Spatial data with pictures
-*-*-

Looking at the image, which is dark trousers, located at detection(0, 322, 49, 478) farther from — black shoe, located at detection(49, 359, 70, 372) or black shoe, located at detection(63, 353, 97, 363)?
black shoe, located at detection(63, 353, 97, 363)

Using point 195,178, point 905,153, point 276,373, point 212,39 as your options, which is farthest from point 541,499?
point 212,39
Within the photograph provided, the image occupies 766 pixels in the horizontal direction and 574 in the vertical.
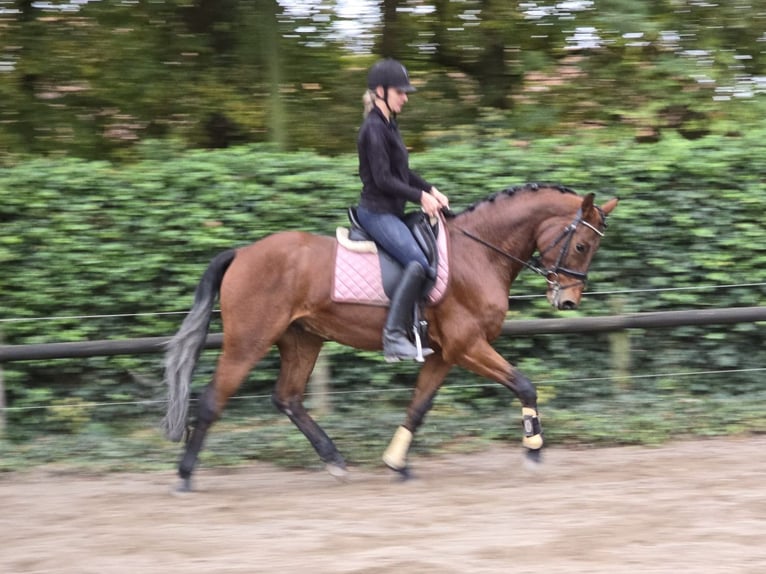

-*-*-

> [Problem]
Copy out all of the lines above word for word, leaving out the pictures.

> [Solution to the exercise]
Looking at the image, which is dark trousers, located at detection(0, 322, 49, 478) farther from — black shoe, located at detection(49, 359, 70, 372) or black shoe, located at detection(63, 353, 97, 363)?
black shoe, located at detection(63, 353, 97, 363)

Using point 195,178, point 905,153, point 276,373, point 212,39 as your options, which is farthest from point 541,499?
point 212,39
Within the photograph provided, the image occupies 766 pixels in the horizontal direction and 574 in the vertical.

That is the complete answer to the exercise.